Newsroom Daily Telegraph The picture you can see here shows the structural concept that has been realised at the Daily Telegraph in London. In the centre is what is known as a news hub and the sections heads with their editorial and production teams are located around the news hub on spokes. An exception is news production which has a dedicated spoke at the news hub. The digital spoke on the upper left takes care of the technical aspect of the online site, the content is mainly generated in the different sections by the journalists. Nottingham Evening Post, part of the Northcliffe Media Group in UK, started recently a smaller version of this concept. If we recall the physical layout of all the examples and types, it is apparent that they look very similar or even quite identical. There is a central desk in the middle where the decision makers are placed and meet up at conferences and during the day. The different content groups or sections are located physically as close as possible to the Newsdesk, But even if the physical layout is very similar in all three cases, the workflows and roles are completely different and therefore the whole newsroom works in a completely different way. At sterreich there is a dedicated online department, the print journalists are by and large not involved in the digital world. The news flows for print and digital content are more or less separated.

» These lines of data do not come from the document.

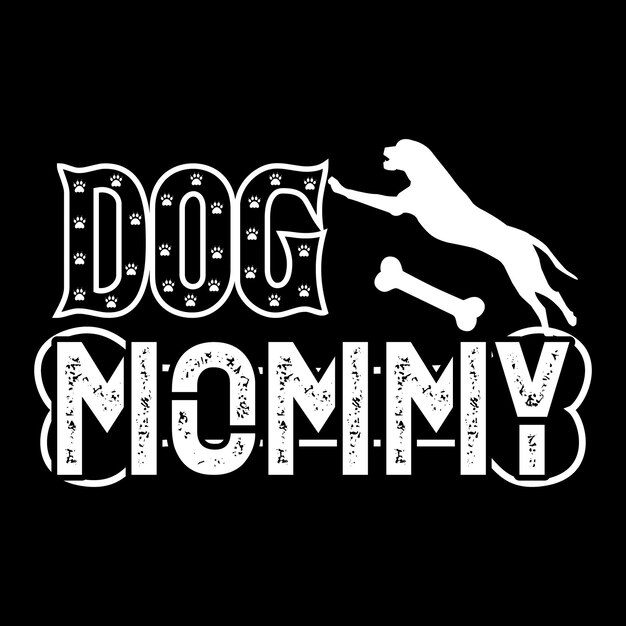 Dog t-shirt design vector template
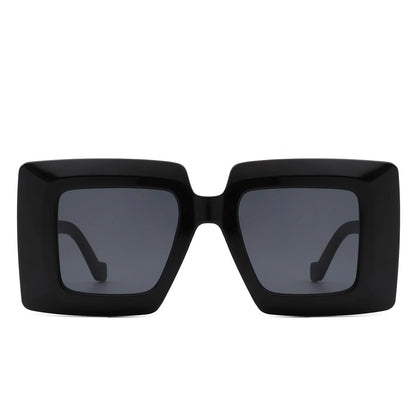 VR2118 - FASHION SQUARE FLAT TOP OVERSIZE WOMEN SUNGLASSES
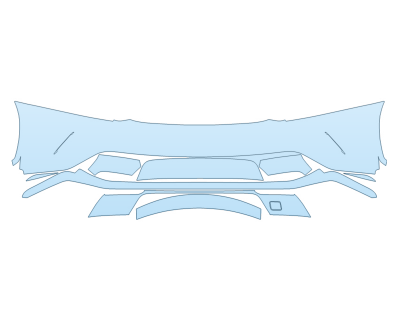 2026 TESLA MODEL S PLAID REAR BUMPER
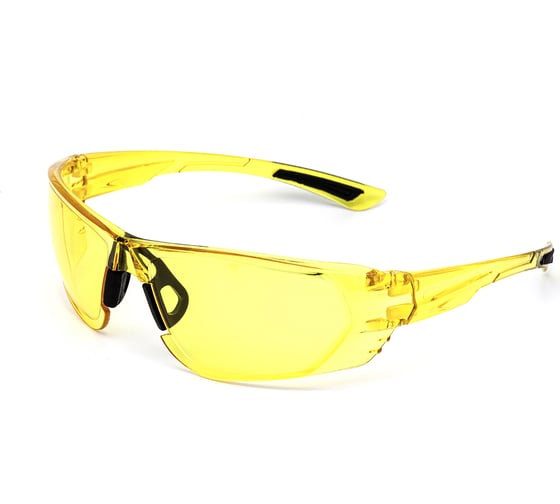 Изображение товара Защитные открытые очки ЕЛАНПЛАСТ Идеал желтые, с твердым двухсторонним незапотевающим покрытием ОЧК102KN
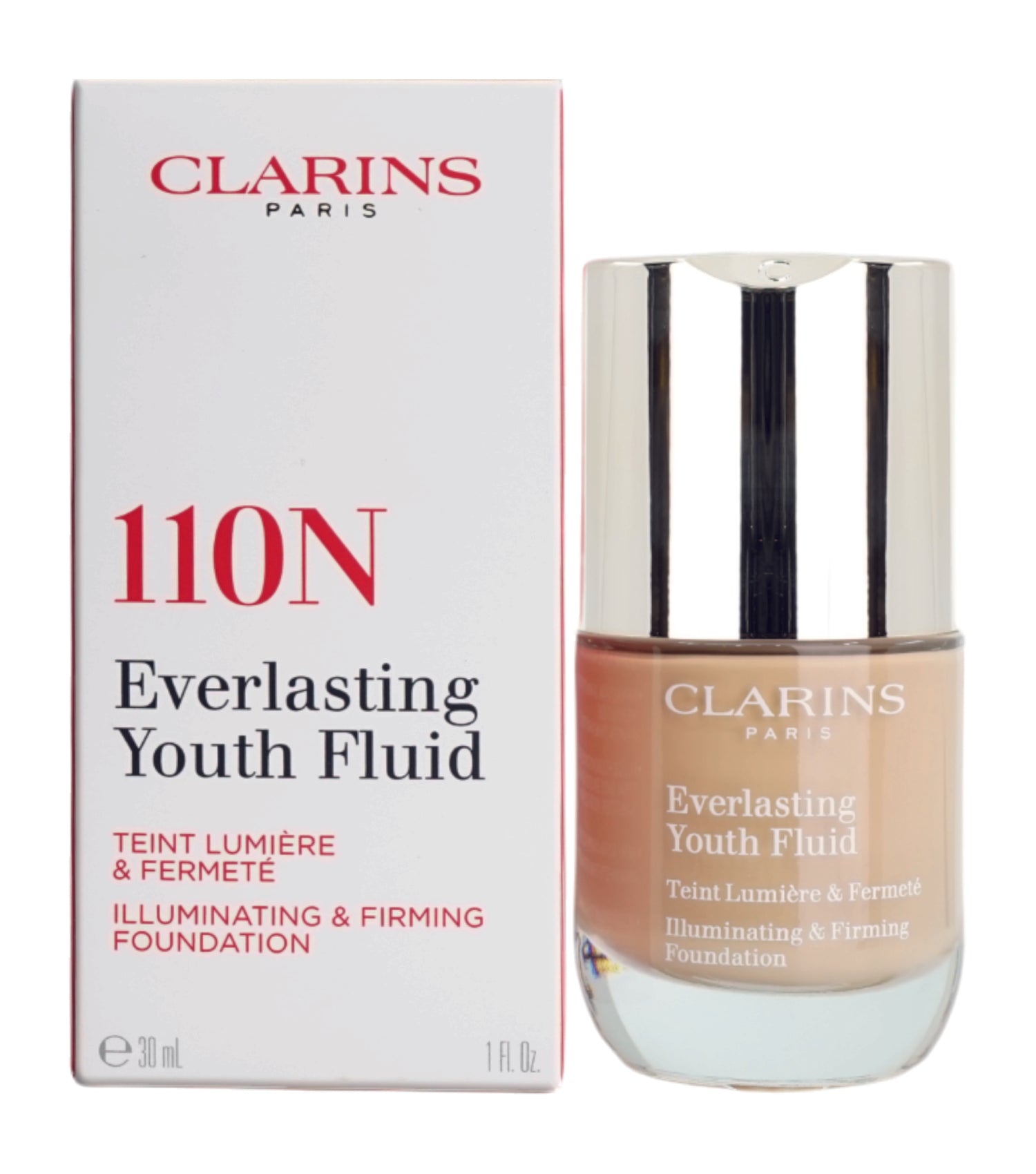 Clarins Everlasting Youth Fluid Illuminating & Firming Foundation 1 OZ - CHOOSE YOUR SHADE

Nordjyse Stiftidende uses a kind of news market, where on one side sit the responsible editors for each platform who own space in the paper and the online site and time for video and audio content. On the other side there are the content gatherers, the sections, who provide content for the different platforms. And at the Daily Telegraph the sections heads as topic specialists are responsible for the output on all channels. The sections produce content for print and online and use the formats audio and video for their story telling. All these newsrooms have, to varying degrees, found out that it is imperative to see that the physical layout is just one piece of the jigsaw and that only building a central news desk is by far not sufficient to become a newsroom that works in a platform agnostic way that provides content for print and digital channels. The leverage to utilise the potentials of all the print and digital tools lies in the new ways of working with the workflows, the roles and responsibilities, the skills and, above all, in the mindset and attitude of the entire staff. This is what makes the real difference. As it was shown with these examples, this new way of working can be completely different from organisation to organisation, even if the layout of the newsroom might look. The changes which need be accomplished by the newspaper publishing houses in order to keep reaching their existing audience and to reach new target groups, are not primarily a question of infrastructure, newsroom layout or working environment. The main area of change needs to happen in the head of the people. Digital media and new formats are an endless repertoire of tools for print journalists to tell stories in a compelling way. As soon as the attitude of an editorial department follows a story teller with new tools mentality, the other changes in workflows, structures and environment are a logical consequence of that.